Closely associated with the choices of health-care provider, delivery locale, and childbirth education are the decisions involving the birth experience itself. In hospital birth settings, there is a choice of natural childbirth, narcotic analgesia, or epidural anesthesia for pain management. Some women will devise a “birth plan” to facilitate discussion of alternative positions for labor and birth, use of interventions such as amniotomy, intravenous fluids, episiotomy, and labor stimulation. Further preferences must be considered for the postpartum period: breast or bottle feeding, circumcision, return-to-work plans, child-care providers, and so on. The broad spectrum of choices available to childbearing women in the 21st century is far different from the traditional paradigm employed only a few decades ago.

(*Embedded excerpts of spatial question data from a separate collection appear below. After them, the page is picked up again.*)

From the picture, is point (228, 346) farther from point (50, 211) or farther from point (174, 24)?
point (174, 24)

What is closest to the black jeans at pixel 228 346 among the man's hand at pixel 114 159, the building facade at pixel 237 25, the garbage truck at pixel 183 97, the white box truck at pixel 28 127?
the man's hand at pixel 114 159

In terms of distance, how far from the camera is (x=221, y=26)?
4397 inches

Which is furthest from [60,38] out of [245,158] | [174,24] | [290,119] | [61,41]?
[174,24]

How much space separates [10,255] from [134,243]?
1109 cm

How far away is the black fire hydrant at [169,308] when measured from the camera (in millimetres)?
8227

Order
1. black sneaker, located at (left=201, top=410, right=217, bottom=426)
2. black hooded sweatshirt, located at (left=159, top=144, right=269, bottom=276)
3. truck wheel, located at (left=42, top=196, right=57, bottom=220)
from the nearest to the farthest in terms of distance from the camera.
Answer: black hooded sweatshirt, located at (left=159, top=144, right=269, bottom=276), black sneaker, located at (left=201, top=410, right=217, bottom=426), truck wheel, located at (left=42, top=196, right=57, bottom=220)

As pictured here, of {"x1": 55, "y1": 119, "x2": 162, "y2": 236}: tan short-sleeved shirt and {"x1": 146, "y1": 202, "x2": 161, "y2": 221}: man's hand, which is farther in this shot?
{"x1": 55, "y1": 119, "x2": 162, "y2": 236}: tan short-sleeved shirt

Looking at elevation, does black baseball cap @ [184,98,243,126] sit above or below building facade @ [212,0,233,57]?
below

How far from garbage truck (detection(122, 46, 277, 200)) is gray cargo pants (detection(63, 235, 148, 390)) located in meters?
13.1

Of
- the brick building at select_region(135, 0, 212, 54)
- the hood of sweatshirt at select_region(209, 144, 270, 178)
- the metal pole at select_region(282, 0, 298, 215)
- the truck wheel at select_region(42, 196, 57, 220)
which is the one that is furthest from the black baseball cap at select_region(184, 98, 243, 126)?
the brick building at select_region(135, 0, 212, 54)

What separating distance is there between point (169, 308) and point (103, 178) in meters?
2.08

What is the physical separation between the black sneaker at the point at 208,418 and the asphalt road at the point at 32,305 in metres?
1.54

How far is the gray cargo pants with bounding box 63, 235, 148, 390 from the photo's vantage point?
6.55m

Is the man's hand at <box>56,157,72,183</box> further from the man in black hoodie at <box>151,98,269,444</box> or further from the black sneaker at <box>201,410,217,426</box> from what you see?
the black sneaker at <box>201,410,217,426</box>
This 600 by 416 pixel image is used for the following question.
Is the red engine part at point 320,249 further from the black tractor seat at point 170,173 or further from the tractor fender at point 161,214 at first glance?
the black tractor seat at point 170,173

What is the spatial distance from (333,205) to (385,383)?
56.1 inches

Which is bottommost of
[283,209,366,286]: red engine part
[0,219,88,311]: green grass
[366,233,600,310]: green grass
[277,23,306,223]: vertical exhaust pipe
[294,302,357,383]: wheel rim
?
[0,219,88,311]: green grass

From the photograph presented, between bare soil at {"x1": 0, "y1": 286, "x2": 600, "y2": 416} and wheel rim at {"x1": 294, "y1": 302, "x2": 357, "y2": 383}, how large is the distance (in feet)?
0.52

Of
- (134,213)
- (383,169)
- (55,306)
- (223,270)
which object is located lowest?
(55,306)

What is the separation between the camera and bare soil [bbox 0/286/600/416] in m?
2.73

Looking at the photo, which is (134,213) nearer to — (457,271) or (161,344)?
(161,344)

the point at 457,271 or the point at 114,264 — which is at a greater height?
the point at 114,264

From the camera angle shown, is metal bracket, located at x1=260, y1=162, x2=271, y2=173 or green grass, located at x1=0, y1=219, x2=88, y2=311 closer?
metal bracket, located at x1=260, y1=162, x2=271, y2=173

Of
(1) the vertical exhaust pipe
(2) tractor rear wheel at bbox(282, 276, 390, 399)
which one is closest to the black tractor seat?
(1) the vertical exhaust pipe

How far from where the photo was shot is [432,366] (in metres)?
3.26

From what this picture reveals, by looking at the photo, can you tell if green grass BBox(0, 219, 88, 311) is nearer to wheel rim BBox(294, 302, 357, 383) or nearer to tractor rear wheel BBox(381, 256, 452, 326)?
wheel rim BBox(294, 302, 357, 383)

The heath-care provider is generally in close communication with a woman throughout her pregnancy and immediate postpartum period. Once the event of birth has occurred, however, new parents are left to rely on intuition, family advice, past experiences, child-care books, or telephone help lines. Few classes focus exclusively on teaching parenting strategies, skills, and expectations. Advice is proffered from family, friends, health-care professionals, and complete strangers. This advice is often conflicting and confusing. Parenting approaches used by previous generations are considered by some to be outmoded and even harmful, and the “authorities” may offer contradictory advice. The numerous parenting-education strategies employ differing philosophies about what works. Although there are educational books that describe the application of these strategies in detail, few couples prepare for this aspect of parenthood before the birth of their child, and few new parents have time afterward. There has been a century of child development research and advice dedicated to helping parents to parent their children. New parents soon become overwhelmed with the amount of information and opinion.  Five media experts have written and spoken extensively: Benjamin Spock, T. Berry Brazelton, James Dobson, Penelope Leach and John Rosemond.  Their advice is often contradictory and not always consistent with the scientific evidence.  The vast amount of decades of research is daunting and therefore largely not accessible to the general public. Key controversial issues such as child care, working mothers, discipline, and electronic media stand out as concerns of new parents that must be addressed soon after the baby is born.14, 15, 16 Data suggests that parenting educational programs can make a significant contribution to the short-term psychosocial health of mothers. However, there is little evidence concerning whether these results are maintained over time, and there is limited follow-up information.  More research is needed to determine effective parenting programs and the factors affecting successful outcomes.17

When a baby is born, important developmental changes occur in a family.  The marital relationship of the parents is altered and the child becomes incorporated into the family. The relationship between marriage stability and parenthood has been largely studied. In 1957, LeMasters18 was among the first to report a decline in marital satisfaction after the birth of a child. Subsequent longitudinal studies have also suggested a decline in marital satisfaction associated with parenthood.19, 20, 21, 22, 23, 24  The changes in marital satisfaction and period of adjustment caused by the birth of a child should be of great concern to health-care providers. Generally, it is the ongoing prenatal and postpartum relationship between the patient and the physician, midwife, and/or pediatrician that will reveal marital conflict or family dysfunction precipitated by pregnancy or childbirth. Social support services or family counseling may be necessary in cases of unresolved conflict or crisis in the young family.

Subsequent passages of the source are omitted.